Majdanek había sido creado en 1941, por el comandante las SS Heinrich Himmler, para recibir a los prisioneros de guerra polacos. En 1943 abrió sus puertas y le dio la bienvenida a todas las minorías discriminadas por los nazis. Majdanek no estaba escondido, ni cercado por un predio de bosques como otros campos de concentración, sino que estaba a la vista de los habitantes de Lublín. Pero nadie veía ni oía nada. Y yo estaba allí, luego de más de 65 años de su creación y seguía escuchando las voces de gente inocente. En otra barraca veía sus valijas, cada una con su nombre y sus documentos; me pregunto de qué les habrá servido tener una identidad a esas personas, si fue arrebatada por completo. En la siguiente, una fila de camas marineras de madera gastada; cuántos sueños habrán tenido arriba de esos lechos aquellos cuerpos asesinados; sueños que deben seguir descansando entre las camas marineras de madera, esperando que alguien los cumpla, aunque saben que eso jamás pasará. Arriba de algunas camas había muñecas que pertenecían a algún niño inocente. La muñeca seguía allí, esperando que su dueño la viniera a rescatar.




Ahora veía pelo, mucho pelo. En esa barraca se podía ver la industrialización de la muerte. No los mataban nada más. Los degradaban, los exterminaban. Con el pelo que les quitaban construían sus tapados de pieles. También los utilizaban como conejillos de india para experimentos científicos, y así los convertían en ratas. Casi llegando al final del campo se encontraba aquella sala rara: era la zona de los hornos. Pero antes la industrialización de la muerte continuaba; los cuerpos ya sin vida pasaban por una mesa de disección donde les extraían las cosas valiosas: dientes de oro, de plata. Ni siquiera ya muertos podían descansar en paz.
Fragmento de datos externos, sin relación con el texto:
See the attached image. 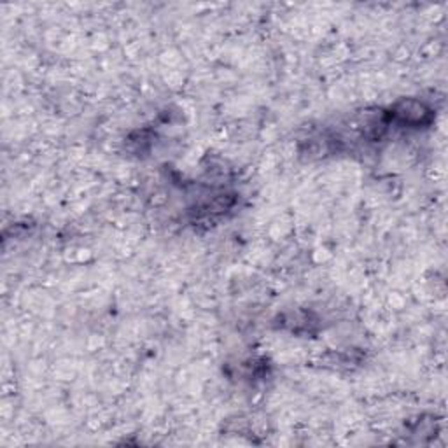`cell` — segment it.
Wrapping results in <instances>:
<instances>
[{"mask_svg":"<svg viewBox=\"0 0 448 448\" xmlns=\"http://www.w3.org/2000/svg\"><path fill=\"white\" fill-rule=\"evenodd\" d=\"M394 116L399 119V121L408 123V125H415V123H422L424 118L429 116V111H427L424 104H419V102L415 100H410V102H401V104L396 107Z\"/></svg>","mask_w":448,"mask_h":448,"instance_id":"cell-1","label":"cell"}]
</instances>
Me animé a tocarla y sentí la necesidad de lavarme las manos. Ingresé a los hornos, cada uno de ellos cubiertos con velitas que reemplazaban a los cuerpos que alguna vez allí estuvieron.

Había estado 7 horas encerrada en Majdanek y todavía no podía irme. Una parte mía quería quedarse, como si necesitará volver el tiempo atrás. Otra necesitaba salir de inmediato, tenía miedo y quería salvarse. Ya me acercaba al final y sentía que el gris se iba degradando a colores cada vez más claros. Tenía curiosidad por saber si al salir de allí sería la misma. El Mausolo de las cenizas era lo último que me quedaba por conocer. Allí yacían las cenizas de las víctimas incineradas. Las rodeaba un monumento construido por los rusos. Comencé a caminar hacia la salida, pero mi mirada seguía en cada uno de los rincones de Majdanek. Estaba triste, pero tenía una euforia contenida que quería gritar: “Estuve en un campo de concentración y salí con vida”. Se me vino la imagen de las velitas de los hornos a la mente, la gente prendía una vela y se acercaba pensativa. Recordé la paz mundial. Hay tanta miseria, muertes y guerras en nuestras narices y nosotros no logramos verlo. Es triste. A veces uno tiene que viajar tan lejos para darse cuenta de la realidad: lejos en la historia y lejos en el espacio. De repente resonaba en mi cabeza una vieja frase de Albert Einstein: “El mundo es muy peligroso para vivir en él, no por quienes cometen maldad sino por aquellos que ven y permiten que eso ocurra”.